Tunnel

class odps.tunnel.TableTunnel(odps=None, client=None, project=None, endpoint=None, quota_name=None, namespace=None)[source]

Table tunnel API Entry.

Parameters:
  • odps – ODPS Entry object

  • project (str) – project name

  • endpoint (str) – tunnel endpoint

  • quota_name (str) – name of tunnel quota

create_download_session(table, async_mode=True, partition_spec=None, download_id=None, compress_option=None, compress_algo=None, compress_level=None, compress_strategy=None, schema=None, timeout=None, tags=None, **kw)[source]

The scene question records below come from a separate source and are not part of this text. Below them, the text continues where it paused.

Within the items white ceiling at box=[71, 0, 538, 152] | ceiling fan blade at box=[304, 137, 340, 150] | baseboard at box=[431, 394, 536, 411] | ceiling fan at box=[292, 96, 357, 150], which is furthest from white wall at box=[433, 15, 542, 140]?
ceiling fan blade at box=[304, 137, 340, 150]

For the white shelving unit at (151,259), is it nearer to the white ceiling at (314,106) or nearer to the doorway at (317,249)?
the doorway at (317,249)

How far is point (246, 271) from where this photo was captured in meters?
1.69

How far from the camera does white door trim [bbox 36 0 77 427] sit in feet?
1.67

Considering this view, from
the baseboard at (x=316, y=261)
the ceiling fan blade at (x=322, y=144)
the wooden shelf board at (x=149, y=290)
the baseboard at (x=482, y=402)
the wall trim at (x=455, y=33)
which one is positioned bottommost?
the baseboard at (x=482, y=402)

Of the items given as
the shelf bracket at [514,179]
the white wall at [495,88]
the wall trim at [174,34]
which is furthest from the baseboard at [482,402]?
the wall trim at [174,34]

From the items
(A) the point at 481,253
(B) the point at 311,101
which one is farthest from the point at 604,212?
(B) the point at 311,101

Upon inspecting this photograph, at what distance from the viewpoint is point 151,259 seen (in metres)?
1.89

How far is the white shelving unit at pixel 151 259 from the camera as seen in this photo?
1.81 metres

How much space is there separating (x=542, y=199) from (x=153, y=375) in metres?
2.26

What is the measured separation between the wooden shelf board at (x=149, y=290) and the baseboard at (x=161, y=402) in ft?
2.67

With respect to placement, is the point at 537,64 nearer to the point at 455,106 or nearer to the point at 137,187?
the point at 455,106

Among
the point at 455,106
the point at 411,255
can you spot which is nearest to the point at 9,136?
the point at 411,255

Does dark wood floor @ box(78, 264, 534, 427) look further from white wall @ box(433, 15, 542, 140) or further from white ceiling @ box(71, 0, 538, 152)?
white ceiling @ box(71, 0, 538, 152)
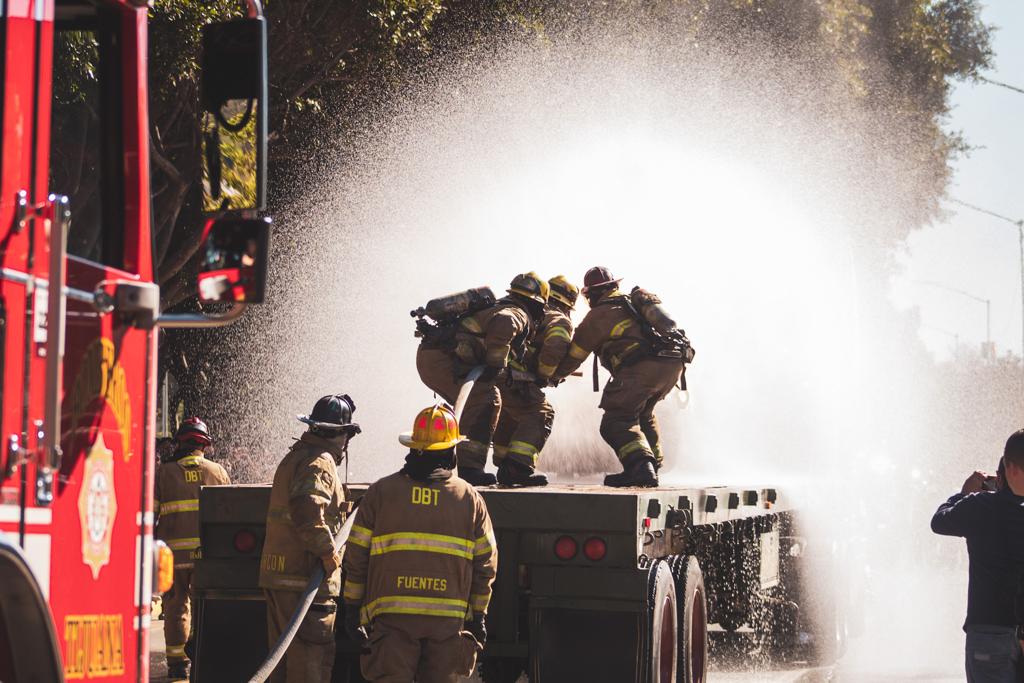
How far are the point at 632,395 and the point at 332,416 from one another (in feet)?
9.50

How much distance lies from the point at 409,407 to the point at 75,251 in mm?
11709

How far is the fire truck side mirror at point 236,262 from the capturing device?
12.3ft

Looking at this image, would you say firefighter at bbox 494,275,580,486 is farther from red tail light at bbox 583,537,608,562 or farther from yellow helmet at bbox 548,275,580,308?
red tail light at bbox 583,537,608,562

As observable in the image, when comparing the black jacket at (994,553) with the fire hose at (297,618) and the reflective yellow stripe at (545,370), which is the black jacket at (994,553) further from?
the reflective yellow stripe at (545,370)

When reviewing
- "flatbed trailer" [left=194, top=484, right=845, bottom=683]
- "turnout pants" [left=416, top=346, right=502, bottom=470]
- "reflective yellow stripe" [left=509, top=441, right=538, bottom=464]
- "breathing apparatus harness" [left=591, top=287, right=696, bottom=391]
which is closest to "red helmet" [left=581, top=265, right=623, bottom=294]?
"breathing apparatus harness" [left=591, top=287, right=696, bottom=391]

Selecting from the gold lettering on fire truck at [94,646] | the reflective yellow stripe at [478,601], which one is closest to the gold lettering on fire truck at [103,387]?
the gold lettering on fire truck at [94,646]

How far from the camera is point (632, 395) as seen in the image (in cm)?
1015

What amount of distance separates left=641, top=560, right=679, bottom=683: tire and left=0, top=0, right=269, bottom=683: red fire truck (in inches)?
143

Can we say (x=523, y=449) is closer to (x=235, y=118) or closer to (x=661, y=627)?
(x=661, y=627)

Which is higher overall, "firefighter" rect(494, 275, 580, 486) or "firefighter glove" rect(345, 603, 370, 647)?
"firefighter" rect(494, 275, 580, 486)

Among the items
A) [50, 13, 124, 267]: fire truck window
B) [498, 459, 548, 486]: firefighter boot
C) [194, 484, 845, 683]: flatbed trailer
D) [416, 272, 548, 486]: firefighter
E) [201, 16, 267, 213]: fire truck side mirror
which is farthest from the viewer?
[498, 459, 548, 486]: firefighter boot

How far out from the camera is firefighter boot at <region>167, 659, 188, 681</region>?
1073cm

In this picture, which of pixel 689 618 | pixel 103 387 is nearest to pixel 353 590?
pixel 689 618

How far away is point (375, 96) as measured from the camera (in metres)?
17.3
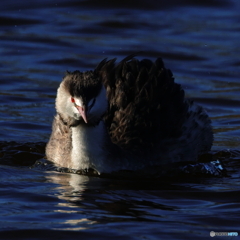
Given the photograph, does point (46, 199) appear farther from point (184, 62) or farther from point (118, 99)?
point (184, 62)

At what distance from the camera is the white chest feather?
29.2 ft

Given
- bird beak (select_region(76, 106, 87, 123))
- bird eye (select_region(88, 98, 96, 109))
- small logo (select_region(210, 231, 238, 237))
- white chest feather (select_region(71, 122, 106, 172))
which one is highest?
bird eye (select_region(88, 98, 96, 109))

Create a download session for table.

Parameters:
  • table (str | odps.models.Table) – table object to read

  • partition_spec (str | odps.types.PartitionSpec) – partition spec to read

  • download_id (str) – existing download id

  • compress_option (odps.tunnel.CompressOption) – compress option

  • compress_algo (str) – compress algorithm

  • compress_level (int) – compress level

  • schema (str) – name of schema of the table

  • tags (str | list) – tags of the upload session

Returns:

TableDownloadSession

create_stream_upload_session(table, partition_spec=None, compress_option=None, compress_algo=None, compress_level=None, compress_strategy=None, schema=None, schema_version=None, zorder_columns=None, upload_id=None, tags=None, allow_schema_mismatch=True, create_partition=False, slot_num=0, dynamic_partition=False)[source]

Create a stream upload session for table.

Parameters:
  • table (str | odps.models.Table) – table object to read

  • partition_spec (str | odps.types.PartitionSpec) – partition spec

  • upload_id (str) – existing upload id

  • compress_option (odps.tunnel.CompressOption) – compress option

  • compress_algo (str) – compress algorithm

  • compress_level (int) – compress level

  • schema (str) – name of schema of the table

  • schema_version (str) – schema version of the upload

  • zorder_columns (str | list) – zorder columns for clustering

  • tags (str | list) – tags of the upload session

  • allow_schema_mismatch (bool) – whether to allow table schema to be mismatched

  • create_partition (bool) – whether to create partition if not exist

  • slot_num (int) – number of slots for the session

  • dynamic_partition (bool) – whether to enable dynamic partition

Returns:

TableStreamUploadSession

create_upload_session(table, partition_spec=None, upload_id=None, compress_option=None, compress_algo=None, compress_level=None, compress_strategy=None, schema=None, overwrite=False, create_partition=False, tags=None)[source]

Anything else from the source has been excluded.